Djungle nasce nel 2017 con l’obiettivo di portare innovazione nel settore retail ripensando la customer loyalty e introducendo gamification e big data, Djungle ha raggiunto rapidamente importanti traguardi e ha lavorato con brand noti come Flying Tiger di cui è ancora partner. L’evoluzione è rapida e continua e Djungle si impone per la sua esperienza e originalità nel creare customer engagement. Passati in 3 anni da 0€ a 1mln di fatturato, in questi mesi è in fase di lancio un nuovo piano industriale che la trasformerà in “Djungle Studio”, uno start-up engine dedicato alla discovery e validation di opportunità di business su community b2c.
Giulietta Testa
CEO & Co-founder
Laureata in giornalismo e diplomata in violino, negli anni si occupa di comunicazione, consulenza aziendale e gestione dello sviluppo software. Appassionata di tecnologia e gamification, nel 2017 fonda Djungle, una tech company dedicata al customer engagement di cui è la CEO.
Alessandro Nasi
Co-founder
Molteplici le esperienze imprenditoriali che gli hanno permesso di conoscere il mondo corporate, quello della pubblica amministrazione e quello della startup. Oggi come co-founder di Djungle, vuole fare la differenza nel digitale in Italia e proporre un nuovo modo di fare innovazione.

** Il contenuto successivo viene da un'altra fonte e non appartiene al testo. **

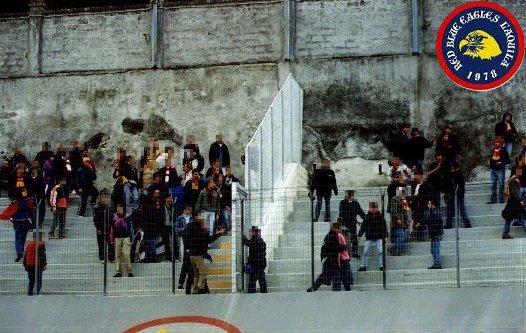 Scontri in curva L'Aquila-Catanzaro 1 Novembre 1998 serie C2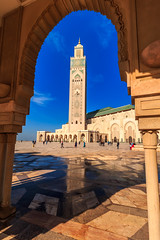Hassan II Mosque (davecurry8) Tags: casablanca morocco hassanii mosque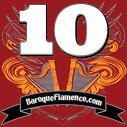 #10-BF-Badge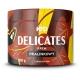 KFD Delicates - Krem Pralinkowy z kawałkami orzeszków ziemnych - 500 g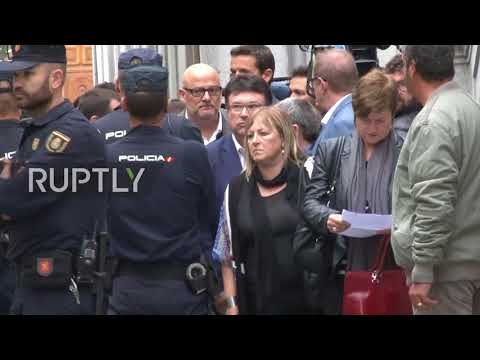 Spain: Catalan Parliament Speaker Carme Forcadell arrives at Supreme Court for questioning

Al centro delle attività di Djungle c’è spesso la gamification, riuscite ad applicare questo concetto anche a lavoro? Pensate che il divertimento sia un aspetto importante del contesto lavorativo?
Alessandro: Assolutamente sì, per noi la gamification è una delle cose più importanti. Nel team, tenere un livello di divertimento alto è una parte fondante di Djungle, il divertimento permette di stimolare meglio la creatività. Per poter sviluppare progetti davvero innovativi e che puntano ad essere disruptive, c’è bisogno di poter fruire della creatività in modo costante e il divertimento è un’ottima fonte per far nascere nuove idee.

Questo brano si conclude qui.